While you may control all the clients and servers, you also has a third end you need to be aware of: the intermediates.
The intermediates are web servers, proxies, caches, web application firewall, load balancer, CDN, and other intermediate systems that processes the HTTP message that may stand between your clients and servers. Even if you use end to end encryption and control all the intermediaries used, it's generally easier to integrate new intermediaries into the system when you stick to the standards.
With that said, unless configured otherwise, standard compliant intermediaries normally should only use status code when deciding how to process the message and should have ignored the reason phrase, so in most cases it should be safe to customise the reason phrase. The reason phrase should be reserved to only carry human readable reason that shouldn't affect how the message should be processed.
Some references from RFC 7231 (Section 6.1) (emphasis mine):
The status codes listed below are defined in this specification, Section 4 of [RFC7232], Section 4 of [RFC7233], and Section 3 of [RFC7235]. The reason phrases listed here are only recommendations -- they can be replaced by local equivalents without affecting the protocol.

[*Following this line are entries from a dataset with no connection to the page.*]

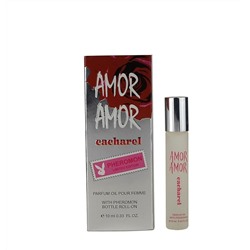 Cacharel Amor Amor Pheromone Limited Edition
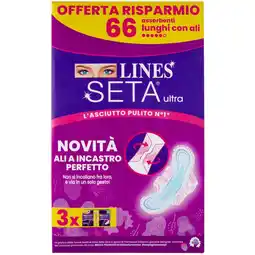 Spazio Conad ASSORBENTI CON ALI LINES SETA ULTRA offerta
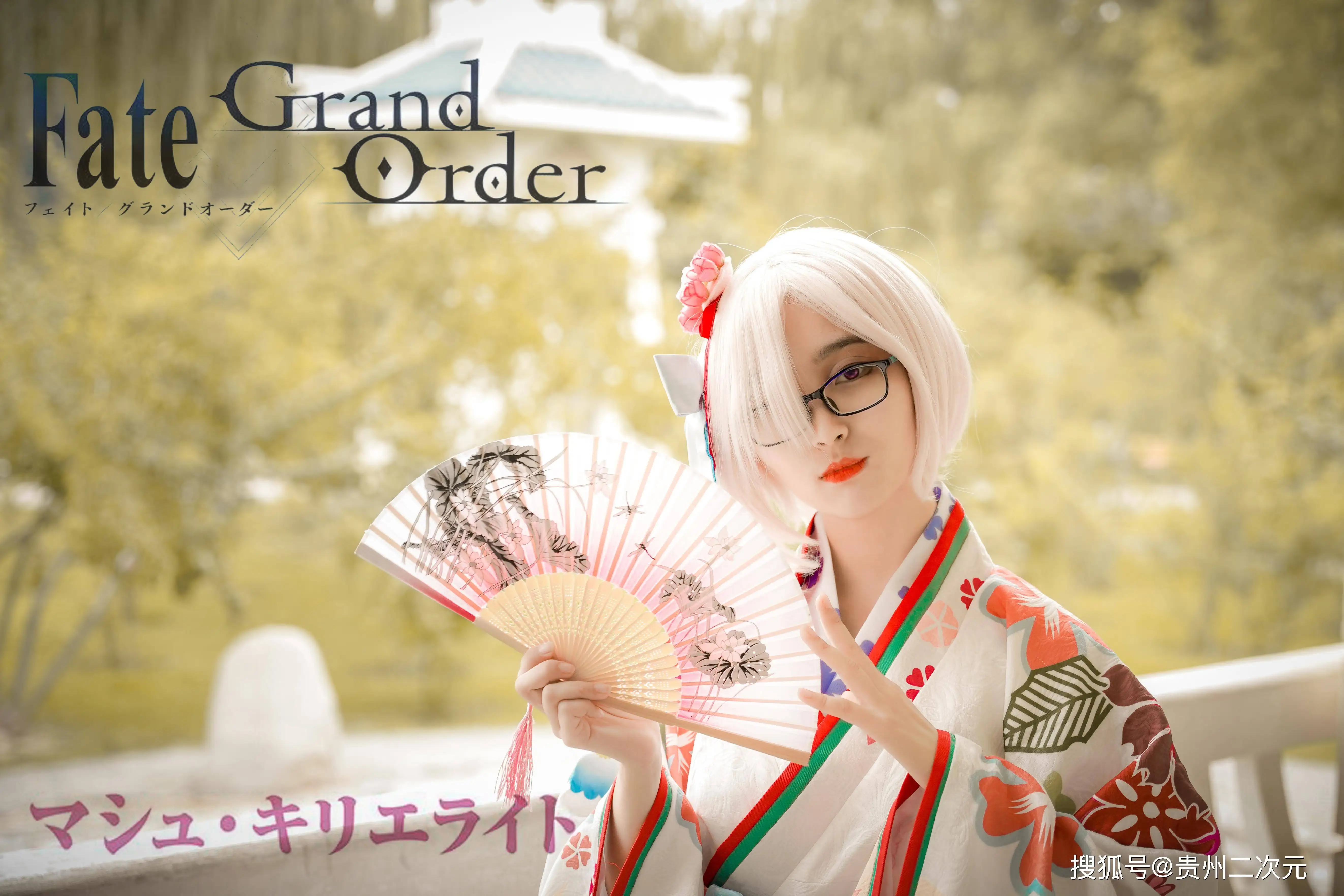 《Fate/Grand Order》玛修·基列莱特cosplay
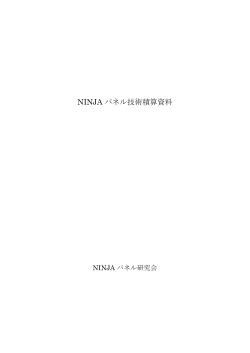 「NINJAパネル 技術積算資料」（PDF：1.3MB）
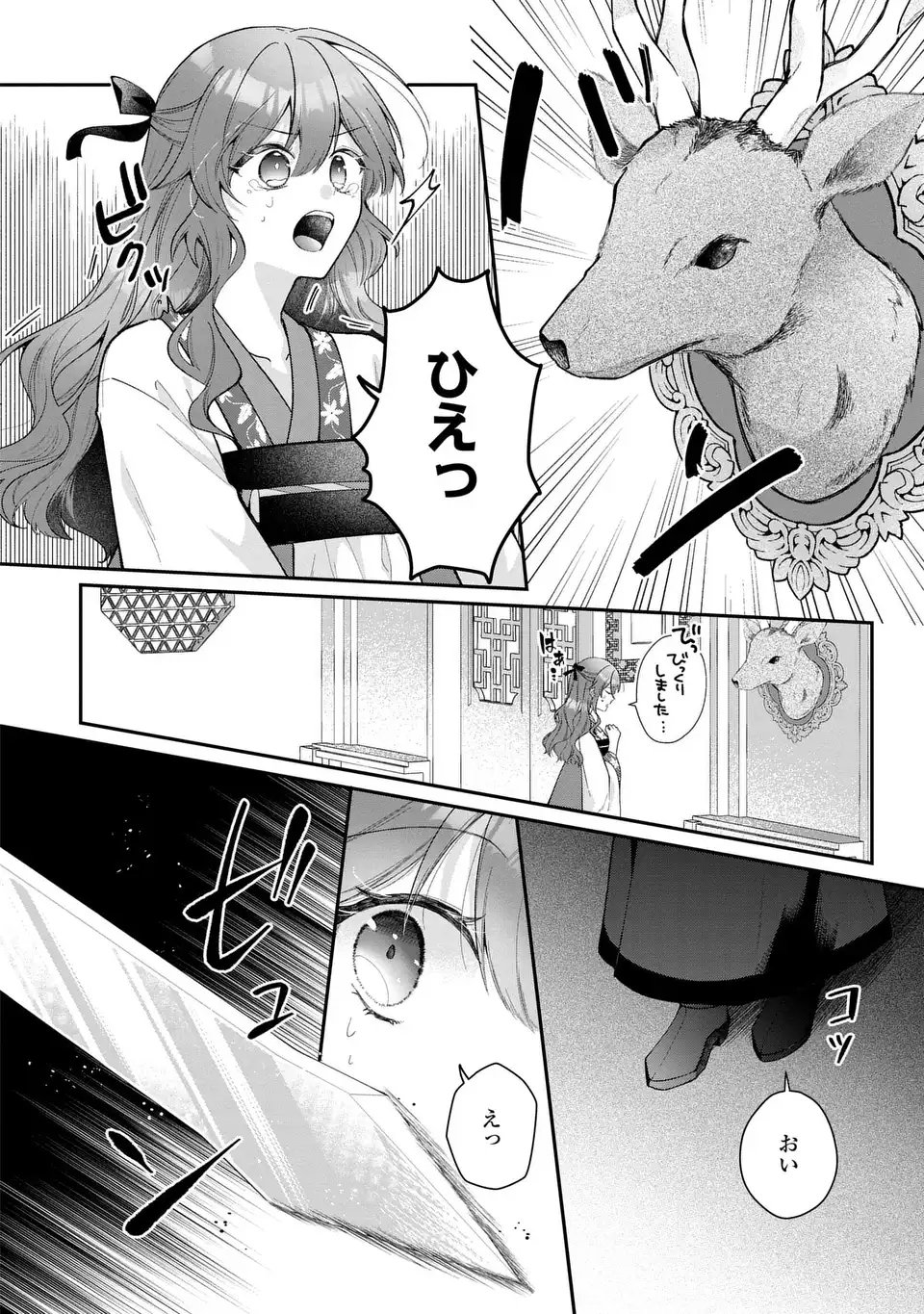 GAKEPPUCHI REIJOU WA REIKETSU KOUTEI NO OSEWAGAKARI: JIJO NO HAZU GA KOUTEIHI NI NARU MITAI DESU Chap 1 - Pic 28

And from RFC 7230 (Section 3.1.2) (emphasis mine):
The reason-phrase element exists for the sole purpose of providing a textual description associated with the numeric status code, mostly out of deference to earlier Internet application protocols that were more frequently used with interactive text clients. A client SHOULD ignore the reason-phrase content.
So what should you do instead if standard HTTP status codes aren't sufficient for you?
Use the status code. HTTP Status code is designed to be extensible. Refer to RFC 7231 Section 6 on how to extend HTTP status code in a way that would remain backwards compatible with clients and intermediaries that doesn't understand the extended status code.